Use a spirit level to see how ‘flat’ your saddle really is, or isn’t, double checking that the floor you have the bike on is flat. You may also find that good padded gloves, Specialized Bar Phat Padding and the above handlebar reach tip all contribute to a perfect hand-handlebar interface.
Be sure that the saddle height is not too high (often a man-thing). Ideally the seat to crank distance (when at the furthest point from the saddle) falls close to 109% of your inside leg length, measured crotch to floor. Get this wrong and you’ll overstrain on your hamstrings, knees and lower back. Check the seat post doesn’t move (carbon posts in carbon frames often do); I would suggest a small hairline notch scraped into the post, things like electrical tape move over time, a line stays.
Bike fit 2:Get your saddle flat after ensuring that the height is right
It’s about the back… When cycling you are often bent over or in a twisted position looking over your shoulder or drinking. This is one cause of lower back pain.
The other three main culprits are: riding big gears too often, lack of abdominal/ lower back strength and poor flexibility. Use of smaller gears on certain days of the week (eg spinning Sunday) helps to reduce strain. You can also take the time to build some off-the-bike strength with sit up exercises and lower back strengthening, maybe even a few months each winter in the gym.
Best of all take time to stretch. Data from the US Military shows holding hamstring stretches three times a day, for 30 seconds five times reduces injuries dramatically. A light stretching routine (see below) is easy to do at the end of your ride once you get home and need to cool down.
Bike fit 3: take care of your back and abdominals as these are the central column of your cycling physiology – stretch lightly after rides.
The knee is a complicated structure consisting of ligaments, bones and tendons lying smack bang between your cycling muscles. It bends, twists and strains as your pedals revolve in a very unnatural circle. Suffice to say there’s a fair share of fitness riders with niggling knees, often as a result of a sporadic riding regime. This can be compounded by the use of toe clips or clipless pedals that may have too much or too little play, or float, in them.
Horses for courses: some riders need play in the ankle, others need none. An early trip to a sports injury clinic is a safer and wiser option if there is serious pain or a history of knee injury or surgery.
If you press down on the pedals pointing your toes most of the time this will put a lot of strain on the lower leg (calf ) muscle and the knee. Add too high a saddle and you’re heading for big trouble. Sometimes sitting too far forward or too high causes this over extension. It may just be that you have tight calfs – if so again stretch them by lifting your toes upwards and holding for a count of 30. Repeat this five times and have a masseuse give them the once over.

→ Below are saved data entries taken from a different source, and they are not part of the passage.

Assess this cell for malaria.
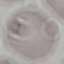
It is uninfected.

{
  "stain": "Giemsa",
  "capture": "smartphone through the microscope eyepiece",
  "image_type": "cell patch, automatically extracted from a larger field of view and resized to 64 × 64 pixels",
  "preparation": "thin blood smear"
}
Classify this cell by malaria status.
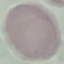

Uninfected.

Summary:
  - Preparation: thin blood smear
  - Image type: cell patch, automatically extracted from a larger field of view and resized to 64 × 64 pixels
  - Capture: smartphone camera at the microscope eyepiece
  - Stain: Giemsa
Locate every Plasmodium parasite.
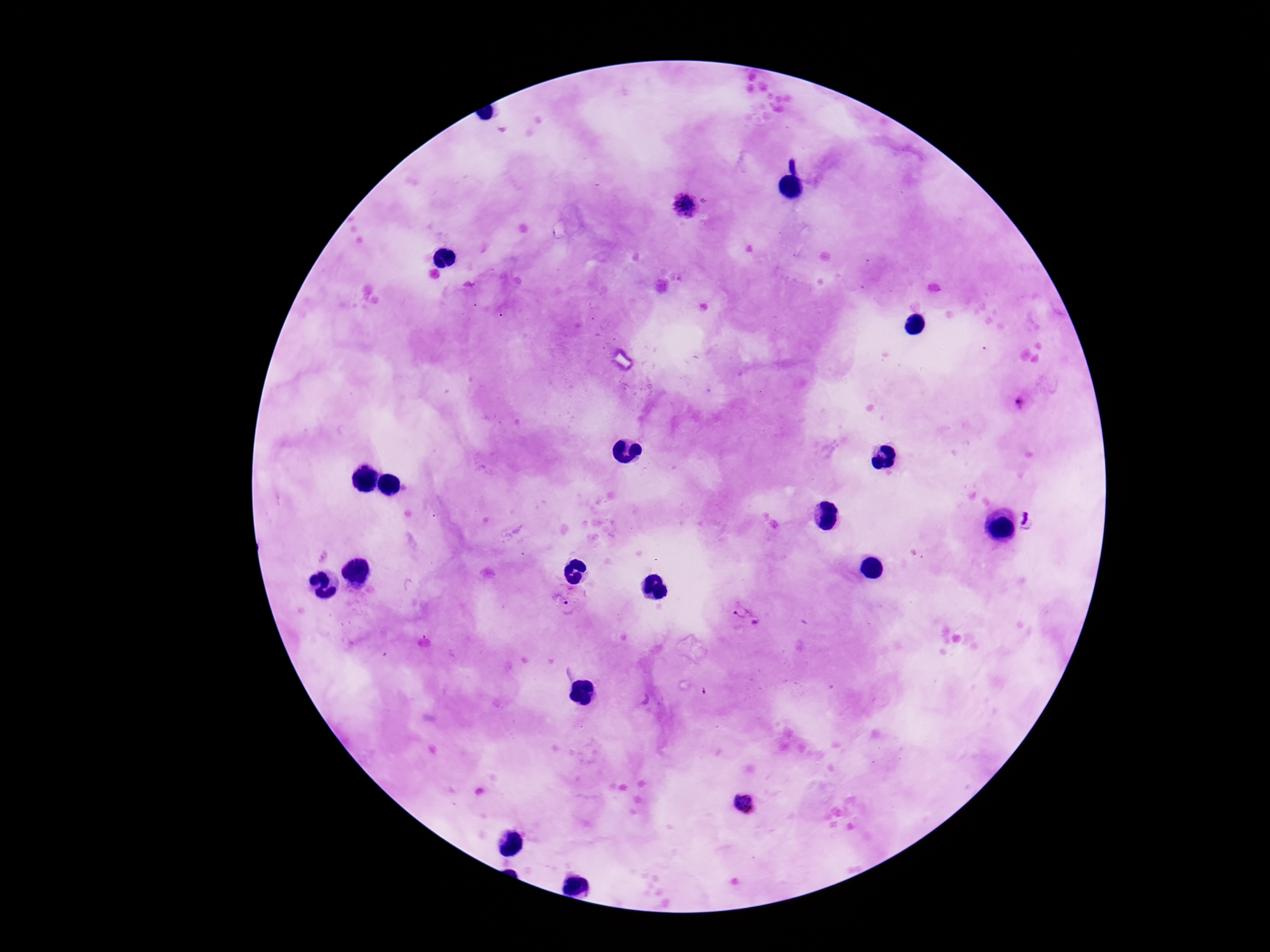

Approximate centers as [x, y] in pixels.
Plasmodium parasites: [684, 209], [1018, 403], [565, 603], [746, 616], [744, 805].

Patient malaria status: positive. Smartphone photograph taken through the microscope eyepiece. Image is 1270×952 pixels. One field from this slide. Thick peripheral-blood smear. 100x magnification. Giemsa stain.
Assess this cell for malaria.
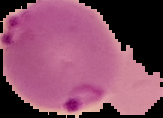
Parasitized.

image type = segmented cell region with the area outside set to black
image size = 163×118 pixels
preparation = thin blood film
Assess this cell for malaria.
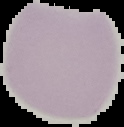

Uninfected.

{
  "image_size": "124×127 pixels",
  "preparation": "thin blood smear",
  "image_type": "segmented cell region with the area outside set to black"
}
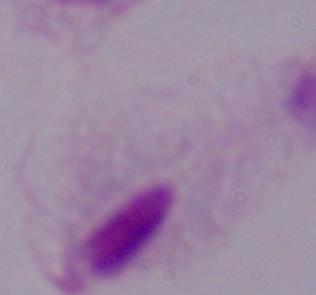
Summary:
  - Modality: photomicrograph
  - Magnification: 1000x
  - Identification: trichomonad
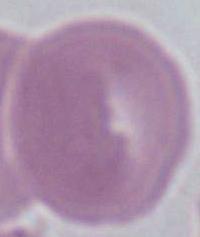

Summary:
  - Identification: erythrocyte
  - Modality: micrograph
  - Magnification: 1000x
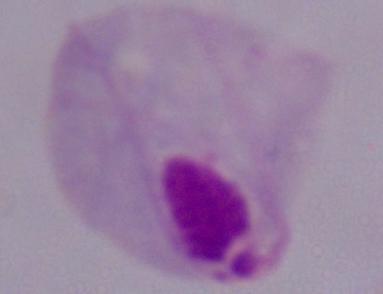
Captured at 1000x magnification. A trichomonad is shown. Micrograph.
Assess this cell for malaria.
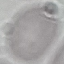
Uninfected.

stain = Giemsa
image type = cell patch, automatically extracted from a larger field of view and resized to 64 × 64 pixels
capture = smartphone through the microscope eyepiece
preparation = thin blood film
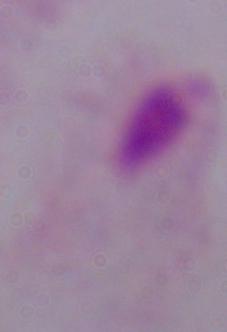 Micrograph. Captured at 1000x magnification. A trichomonad is seen.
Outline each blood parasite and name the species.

Bike fit 4: be aware of knee complaints, calf tightness and anything from the waist down that is a serious pain – at least look at the bike set up; if it continues get professional help.
Don’t suffer, solve it!
The complaints above are just the main ones that riders can be plagued by. The prescription is not always obvious. However, choose from these: R.I.C.E (Rest, Ice Compression, Elevation), Massage, Bike Set Up, Bike Equipment and Stretching or Body Work (physio, chiropractor, chiropodist, podiatrist).
What you must do is ensure a regular complaint does not become something you accept as part of your cycling. You should not have to endure pain or ‘after shocks’ when you ride. As a rider you probably have enough problems getting on the bike regularly without injury or pain stopping you. Don’t suffer. Sort it out.